On May 5, 2022, we issued a promissory note to AJB in the principal amount of $1.0 million in connection with another loan from AJB. On February 9, 2023, AJB loaned us an additional $265,000, which was added to the May 2022 note. The $265,000 loan has an original issuance discount of 10% of the principal and bears interest at 10% a year. This loan is due on May 9, 2023. We will use the proceeds of the loan for general working capital purposes. Our chief executive officer Dwain K. Irvin guaranteed repayment of the $265,000 loan.

Also pursuant to the letter agreement, NovAccess paid AJB a commitment fee of 500,000 unregistered shares of the company’s common stock (the "commitment fee shares"). If AJB is unable to sell the commitment fee shares for $0.20 a share, then AJB may require NovAccess to issue additional shares or pay cash in the amount of the shortfall. We are also required to register the commitment fee shares for resale under the Securities Act.

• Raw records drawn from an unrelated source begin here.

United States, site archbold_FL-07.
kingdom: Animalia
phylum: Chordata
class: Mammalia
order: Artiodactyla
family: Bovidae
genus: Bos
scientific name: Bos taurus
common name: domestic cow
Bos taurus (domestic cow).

Pursuant to the letter agreement, NovAccess also issued to AJB a common stock purchase warrant (the "warrant") to purchase 1.0 million shares of the company’s common stock for $0.20 a share. The warrant expires on February 9, 2028.

In connection with loans previously provided by AJB, we had issued two warrants to AJB to acquire up to 1.5 million shares of our stock for $1.50 a share. Pursuant to the letter agreement, the exercise price of these warrants was reduced to $0.20 a share.

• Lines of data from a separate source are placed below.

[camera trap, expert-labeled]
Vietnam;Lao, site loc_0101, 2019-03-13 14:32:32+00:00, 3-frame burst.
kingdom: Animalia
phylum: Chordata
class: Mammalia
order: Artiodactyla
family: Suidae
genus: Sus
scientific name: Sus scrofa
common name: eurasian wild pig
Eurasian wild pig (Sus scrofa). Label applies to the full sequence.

The Anderson loan agreement and the AJB letter agreement and warrant are filed as exhibits to this Current Report on Form 8-K. The descriptions above are qualified in their entirety by reference to the full text of these documents.

Item 2.03 Creation of a Direct Financial Obligation or an Obligation under an Off-Balance Sheet Arrangement of a Registrant.

The disclosure included under Item 1.01 above is incorporated by reference to this Item 2.03.

Item 3.02 Unregistered Sales of Equity Securities.

The disclosure included under Item 1.01 above is incorporated by reference to this Item 3.02. The issuances of the commitment fee shares and warrant to AJB were exempt from registration under Section 4(a)(2) of the Securities Act of 1933.